[DATA SHOWN start]

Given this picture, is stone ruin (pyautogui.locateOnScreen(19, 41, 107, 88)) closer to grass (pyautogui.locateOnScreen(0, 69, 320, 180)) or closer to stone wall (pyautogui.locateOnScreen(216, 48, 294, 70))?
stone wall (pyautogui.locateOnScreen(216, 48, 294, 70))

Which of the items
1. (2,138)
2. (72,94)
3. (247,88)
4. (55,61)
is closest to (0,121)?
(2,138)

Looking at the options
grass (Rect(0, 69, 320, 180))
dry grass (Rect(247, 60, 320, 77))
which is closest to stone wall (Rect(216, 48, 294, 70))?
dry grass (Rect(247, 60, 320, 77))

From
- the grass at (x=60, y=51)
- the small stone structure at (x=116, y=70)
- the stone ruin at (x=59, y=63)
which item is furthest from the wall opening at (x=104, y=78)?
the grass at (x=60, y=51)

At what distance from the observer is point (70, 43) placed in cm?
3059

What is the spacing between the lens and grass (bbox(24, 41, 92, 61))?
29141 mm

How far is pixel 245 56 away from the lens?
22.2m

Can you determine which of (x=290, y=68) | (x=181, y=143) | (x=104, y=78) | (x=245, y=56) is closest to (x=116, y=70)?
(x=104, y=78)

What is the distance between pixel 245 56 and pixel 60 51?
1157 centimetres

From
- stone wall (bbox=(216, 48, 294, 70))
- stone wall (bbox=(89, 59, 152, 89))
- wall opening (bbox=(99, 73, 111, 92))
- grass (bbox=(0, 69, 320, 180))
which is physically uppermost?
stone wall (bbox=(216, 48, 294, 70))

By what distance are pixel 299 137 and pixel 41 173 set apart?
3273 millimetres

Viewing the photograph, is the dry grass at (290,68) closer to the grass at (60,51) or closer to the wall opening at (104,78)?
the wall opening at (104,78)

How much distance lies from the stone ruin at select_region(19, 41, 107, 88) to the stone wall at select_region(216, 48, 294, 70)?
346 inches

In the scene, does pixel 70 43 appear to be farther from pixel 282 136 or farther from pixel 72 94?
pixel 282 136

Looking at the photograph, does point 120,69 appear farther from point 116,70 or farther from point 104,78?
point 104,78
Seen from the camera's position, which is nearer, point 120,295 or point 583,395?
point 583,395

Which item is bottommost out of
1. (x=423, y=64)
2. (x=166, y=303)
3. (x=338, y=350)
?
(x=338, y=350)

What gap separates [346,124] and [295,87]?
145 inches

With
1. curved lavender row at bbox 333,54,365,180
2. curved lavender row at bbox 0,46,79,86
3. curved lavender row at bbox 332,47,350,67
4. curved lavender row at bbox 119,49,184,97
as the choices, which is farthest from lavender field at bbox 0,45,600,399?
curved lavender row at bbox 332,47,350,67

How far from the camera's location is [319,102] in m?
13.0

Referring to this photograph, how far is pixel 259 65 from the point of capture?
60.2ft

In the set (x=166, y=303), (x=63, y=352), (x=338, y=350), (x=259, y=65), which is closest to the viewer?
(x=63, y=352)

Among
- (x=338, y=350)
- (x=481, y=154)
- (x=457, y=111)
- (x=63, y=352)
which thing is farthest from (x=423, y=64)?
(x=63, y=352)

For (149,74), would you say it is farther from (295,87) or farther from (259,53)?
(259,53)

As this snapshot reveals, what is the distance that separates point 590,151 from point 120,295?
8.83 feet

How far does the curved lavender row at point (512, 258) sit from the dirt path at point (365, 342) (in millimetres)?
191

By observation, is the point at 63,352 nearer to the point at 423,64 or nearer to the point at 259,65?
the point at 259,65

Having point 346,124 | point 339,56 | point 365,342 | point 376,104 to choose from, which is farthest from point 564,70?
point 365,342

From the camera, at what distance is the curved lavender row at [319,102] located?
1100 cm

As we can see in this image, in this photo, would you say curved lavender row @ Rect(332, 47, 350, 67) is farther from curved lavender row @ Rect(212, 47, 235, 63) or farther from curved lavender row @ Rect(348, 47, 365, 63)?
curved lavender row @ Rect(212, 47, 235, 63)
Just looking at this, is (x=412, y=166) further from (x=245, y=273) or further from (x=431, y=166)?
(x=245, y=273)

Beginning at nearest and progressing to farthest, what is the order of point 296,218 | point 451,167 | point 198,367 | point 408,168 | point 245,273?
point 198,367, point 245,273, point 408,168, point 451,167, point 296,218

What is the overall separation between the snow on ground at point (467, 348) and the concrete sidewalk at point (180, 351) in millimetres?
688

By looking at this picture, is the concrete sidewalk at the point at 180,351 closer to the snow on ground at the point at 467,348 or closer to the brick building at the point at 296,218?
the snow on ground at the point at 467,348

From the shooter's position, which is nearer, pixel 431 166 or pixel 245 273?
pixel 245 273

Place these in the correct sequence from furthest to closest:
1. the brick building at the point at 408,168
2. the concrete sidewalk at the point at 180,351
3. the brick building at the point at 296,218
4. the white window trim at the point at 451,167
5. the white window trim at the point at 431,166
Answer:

[DATA SHOWN end]

YOUR GOAL =>
Arrange all of the data above as a JSON list of strings with one string per line, leaving out blank lines.

ANSWER BELOW =>
[
  "Given this picture, is stone ruin (pyautogui.locateOnScreen(19, 41, 107, 88)) closer to grass (pyautogui.locateOnScreen(0, 69, 320, 180)) or closer to stone wall (pyautogui.locateOnScreen(216, 48, 294, 70))?",
  "stone wall (pyautogui.locateOnScreen(216, 48, 294, 70))",
  "Which of the items",
  "1. (2,138)",
  "2. (72,94)",
  "3. (247,88)",
  "4. (55,61)",
  "is closest to (0,121)?",
  "(2,138)",
  "Looking at the options",
  "grass (Rect(0, 69, 320, 180))",
  "dry grass (Rect(247, 60, 320, 77))",
  "which is closest to stone wall (Rect(216, 48, 294, 70))?",
  "dry grass (Rect(247, 60, 320, 77))",
  "From",
  "- the grass at (x=60, y=51)",
  "- the small stone structure at (x=116, y=70)",
  "- the stone ruin at (x=59, y=63)",
  "which item is furthest from the wall opening at (x=104, y=78)?",
  "the grass at (x=60, y=51)",
  "At what distance from the observer is point (70, 43) placed in cm?",
  "3059",
  "What is the spacing between the lens and grass (bbox(24, 41, 92, 61))?",
  "29141 mm",
  "How far is pixel 245 56 away from the lens?",
  "22.2m",
  "Can you determine which of (x=290, y=68) | (x=181, y=143) | (x=104, y=78) | (x=245, y=56) is closest to (x=116, y=70)?",
  "(x=104, y=78)",
  "What is the distance between pixel 245 56 and pixel 60 51?",
  "1157 centimetres",
  "From",
  "- stone wall (bbox=(216, 48, 294, 70))",
  "- stone wall (bbox=(89, 59, 152, 89))",
  "- wall opening (bbox=(99, 73, 111, 92))",
  "- grass (bbox=(0, 69, 320, 180))",
  "which is physically uppermost?",
  "stone wall (bbox=(216, 48, 294, 70))",
  "By what distance are pixel 299 137 and pixel 41 173 set apart?",
  "3273 millimetres",
  "Viewing the photograph, is the dry grass at (290,68) closer to the grass at (60,51) or closer to the wall opening at (104,78)?",
  "the wall opening at (104,78)",
  "How much distance lies from the stone ruin at select_region(19, 41, 107, 88) to the stone wall at select_region(216, 48, 294, 70)?",
  "346 inches",
  "In the scene, does pixel 70 43 appear to be farther from pixel 282 136 or farther from pixel 72 94?",
  "pixel 282 136",
  "Looking at the photograph, does point 120,69 appear farther from point 116,70 or farther from point 104,78?",
  "point 104,78",
  "Seen from the camera's position, which is nearer, point 120,295 or point 583,395?",
  "point 583,395",
  "Which item is bottommost out of",
  "1. (x=423, y=64)",
  "2. (x=166, y=303)",
  "3. (x=338, y=350)",
  "?",
  "(x=338, y=350)",
  "What gap separates [346,124] and [295,87]?",
  "145 inches",
  "With",
  "1. curved lavender row at bbox 333,54,365,180",
  "2. curved lavender row at bbox 0,46,79,86",
  "3. curved lavender row at bbox 332,47,350,67",
  "4. curved lavender row at bbox 119,49,184,97",
  "as the choices, which is farthest from lavender field at bbox 0,45,600,399?",
  "curved lavender row at bbox 332,47,350,67",
  "How far from the camera's location is [319,102] in m?",
  "13.0",
  "Referring to this photograph, how far is pixel 259 65 from the point of capture?",
  "60.2ft",
  "In the set (x=166, y=303), (x=63, y=352), (x=338, y=350), (x=259, y=65), which is closest to the viewer?",
  "(x=63, y=352)",
  "Among",
  "- (x=338, y=350)",
  "- (x=481, y=154)",
  "- (x=457, y=111)",
  "- (x=63, y=352)",
  "which thing is farthest from (x=423, y=64)?",
  "(x=63, y=352)",
  "For (149,74), would you say it is farther from (295,87) or farther from (259,53)?",
  "(259,53)",
  "As this snapshot reveals, what is the distance that separates point 590,151 from point 120,295?",
  "8.83 feet",
  "How far does the curved lavender row at point (512, 258) sit from the dirt path at point (365, 342) (in millimetres)?",
  "191",
  "By observation, is the point at 63,352 nearer to the point at 423,64 or nearer to the point at 259,65?",
  "the point at 259,65",
  "Having point 346,124 | point 339,56 | point 365,342 | point 376,104 to choose from, which is farthest from point 564,70?",
  "point 365,342",
  "From the camera, at what distance is the curved lavender row at [319,102] located?",
  "1100 cm",
  "As we can see in this image, in this photo, would you say curved lavender row @ Rect(332, 47, 350, 67) is farther from curved lavender row @ Rect(212, 47, 235, 63) or farther from curved lavender row @ Rect(348, 47, 365, 63)?",
  "curved lavender row @ Rect(212, 47, 235, 63)",
  "Just looking at this, is (x=412, y=166) further from (x=245, y=273) or further from (x=431, y=166)?",
  "(x=245, y=273)",
  "Beginning at nearest and progressing to farthest, what is the order of point 296,218 | point 451,167 | point 198,367 | point 408,168 | point 245,273?",
  "point 198,367, point 245,273, point 408,168, point 451,167, point 296,218",
  "What is the overall separation between the snow on ground at point (467, 348) and the concrete sidewalk at point (180, 351) in millimetres?",
  "688",
  "By looking at this picture, is the concrete sidewalk at the point at 180,351 closer to the snow on ground at the point at 467,348 or closer to the brick building at the point at 296,218?",
  "the snow on ground at the point at 467,348",
  "From the shooter's position, which is nearer, pixel 431 166 or pixel 245 273?",
  "pixel 245 273",
  "Place these in the correct sequence from furthest to closest:",
  "1. the brick building at the point at 408,168",
  "2. the concrete sidewalk at the point at 180,351",
  "3. the brick building at the point at 296,218",
  "4. the white window trim at the point at 451,167",
  "5. the white window trim at the point at 431,166",
  "Answer:"
]